Slate‘s Matt Yglesias has written a post on the policies of the European Central Bank that makes such abundant good sense that I’m going to quote it at some length:
The overwhelming conventional wisdom among elites in Europe and the United States is that Europe suffers from overregulated labor markets….And the deeper the crisis has gotten, the more the European Central Bank has gotten itself involved with this question. Instead of pursuing a single mandate of price stability or a dual mandate of prices and employment, it’s implementing a two-target strategy that involves price controls and specific political outcomes. Basically countries that implement structural policies that ECB staffers favor are rewarded with less-inappropriate monetary conditions, and countries that challenge the ECB consensus are punished.
This is contrary to democratic values, plainly incompatible with sound monetary practice, and a terrible way to encourage sound structural reforms to boot.

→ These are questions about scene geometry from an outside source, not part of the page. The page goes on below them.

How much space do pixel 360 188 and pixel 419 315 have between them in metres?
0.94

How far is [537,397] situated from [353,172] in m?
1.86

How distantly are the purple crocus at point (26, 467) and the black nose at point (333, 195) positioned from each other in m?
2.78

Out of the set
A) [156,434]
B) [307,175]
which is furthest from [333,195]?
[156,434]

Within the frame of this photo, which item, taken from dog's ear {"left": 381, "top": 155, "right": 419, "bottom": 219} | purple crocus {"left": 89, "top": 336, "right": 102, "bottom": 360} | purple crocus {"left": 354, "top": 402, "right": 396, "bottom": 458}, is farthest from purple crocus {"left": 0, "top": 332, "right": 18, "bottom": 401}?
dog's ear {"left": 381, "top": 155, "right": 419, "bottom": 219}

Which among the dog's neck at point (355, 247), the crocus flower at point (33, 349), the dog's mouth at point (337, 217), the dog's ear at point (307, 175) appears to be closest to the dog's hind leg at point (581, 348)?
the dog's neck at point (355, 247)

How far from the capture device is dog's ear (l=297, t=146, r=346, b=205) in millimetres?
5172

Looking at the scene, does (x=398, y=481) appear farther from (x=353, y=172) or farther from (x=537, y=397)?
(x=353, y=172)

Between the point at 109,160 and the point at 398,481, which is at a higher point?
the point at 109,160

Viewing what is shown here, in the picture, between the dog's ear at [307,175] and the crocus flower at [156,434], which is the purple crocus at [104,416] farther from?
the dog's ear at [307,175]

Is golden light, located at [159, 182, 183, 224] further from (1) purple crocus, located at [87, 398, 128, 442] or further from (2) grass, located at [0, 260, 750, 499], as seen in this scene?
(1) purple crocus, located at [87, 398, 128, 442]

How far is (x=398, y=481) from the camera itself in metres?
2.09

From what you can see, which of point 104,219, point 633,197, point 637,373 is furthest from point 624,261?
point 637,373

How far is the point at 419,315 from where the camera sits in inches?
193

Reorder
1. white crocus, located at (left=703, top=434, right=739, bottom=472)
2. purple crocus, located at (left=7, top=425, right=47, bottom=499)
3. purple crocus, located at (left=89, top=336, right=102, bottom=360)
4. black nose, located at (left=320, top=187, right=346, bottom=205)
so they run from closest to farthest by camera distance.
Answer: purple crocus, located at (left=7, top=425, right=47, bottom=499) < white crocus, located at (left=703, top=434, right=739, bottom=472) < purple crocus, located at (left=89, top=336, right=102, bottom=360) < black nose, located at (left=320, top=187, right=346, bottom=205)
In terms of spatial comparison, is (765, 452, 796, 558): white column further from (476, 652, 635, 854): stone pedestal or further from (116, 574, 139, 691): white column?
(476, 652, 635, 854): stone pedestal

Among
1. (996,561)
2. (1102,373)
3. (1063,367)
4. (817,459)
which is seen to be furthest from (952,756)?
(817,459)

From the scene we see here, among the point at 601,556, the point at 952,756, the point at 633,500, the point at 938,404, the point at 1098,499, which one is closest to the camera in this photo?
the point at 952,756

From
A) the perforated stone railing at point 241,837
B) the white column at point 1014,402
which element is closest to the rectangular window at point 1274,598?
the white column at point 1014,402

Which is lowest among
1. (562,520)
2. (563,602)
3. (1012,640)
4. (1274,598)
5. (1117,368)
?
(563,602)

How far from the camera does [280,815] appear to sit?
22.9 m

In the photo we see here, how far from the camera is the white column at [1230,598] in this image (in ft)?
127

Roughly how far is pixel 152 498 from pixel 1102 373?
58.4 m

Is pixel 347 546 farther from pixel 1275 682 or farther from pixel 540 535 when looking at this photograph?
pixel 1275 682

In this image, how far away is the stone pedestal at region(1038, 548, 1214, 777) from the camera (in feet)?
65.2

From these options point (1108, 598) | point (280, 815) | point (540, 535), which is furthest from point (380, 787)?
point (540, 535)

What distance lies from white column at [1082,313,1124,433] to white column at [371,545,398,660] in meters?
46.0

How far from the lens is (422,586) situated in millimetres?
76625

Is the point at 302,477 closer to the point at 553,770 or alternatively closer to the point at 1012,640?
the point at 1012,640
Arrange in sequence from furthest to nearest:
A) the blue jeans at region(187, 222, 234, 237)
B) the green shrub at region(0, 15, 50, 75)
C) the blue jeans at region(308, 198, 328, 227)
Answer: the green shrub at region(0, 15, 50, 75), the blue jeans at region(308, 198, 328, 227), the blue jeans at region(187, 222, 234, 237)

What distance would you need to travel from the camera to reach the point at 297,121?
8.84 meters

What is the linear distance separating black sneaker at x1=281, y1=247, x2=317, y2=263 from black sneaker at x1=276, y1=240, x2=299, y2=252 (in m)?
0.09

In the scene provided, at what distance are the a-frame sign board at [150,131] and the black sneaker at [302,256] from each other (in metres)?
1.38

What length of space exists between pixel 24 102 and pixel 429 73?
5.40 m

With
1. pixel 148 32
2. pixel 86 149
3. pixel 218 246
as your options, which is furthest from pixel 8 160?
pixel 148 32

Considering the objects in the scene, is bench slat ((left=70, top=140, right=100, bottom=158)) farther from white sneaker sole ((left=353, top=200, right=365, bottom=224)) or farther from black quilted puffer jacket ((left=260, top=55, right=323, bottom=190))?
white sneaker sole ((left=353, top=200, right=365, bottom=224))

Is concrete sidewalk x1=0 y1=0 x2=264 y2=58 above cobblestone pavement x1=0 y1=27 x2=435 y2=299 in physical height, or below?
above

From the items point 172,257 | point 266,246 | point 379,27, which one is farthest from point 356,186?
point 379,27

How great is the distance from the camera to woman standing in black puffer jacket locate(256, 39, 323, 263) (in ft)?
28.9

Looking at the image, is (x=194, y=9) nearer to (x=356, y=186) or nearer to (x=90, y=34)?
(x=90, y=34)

A much much better path would be for the central bank to simply say there are some things it can guarantee and other things it cannot guarantee. High on the list of things the ECB can guarantee are robust continent-wide growth in nominal gross domestic product. Among the things the ECB cannot guarantee is the split between real output and inflation. A country that combines rapid NGDP growth with bad labor market policies will have a lot of inflation. A country that combines rapid NGDP growth with good labor market policies will have a lot of real growth. But the genius of this is that it’s true by definition and doesn’t require us to work out in advance which labor market policies are good and which are bad. Presumably people prefer to live in a country where nominal growth turns into real output rather than higher prices. But if the political system doesn’t deliver that outcome, that’s for the political system to work out.
Instead, the ECB is refusing to deliver what it’s supposed to deliver—nominal growth—and instead mucking around in decisions that should be none of its business, and it’s doing so in a way that’s going to make it impossible to tell which policies are actually working.
For all the perils involved in politicians trying to be bankers, bankers trying to be politicians–unelected politicians at that–is almost invariably worse.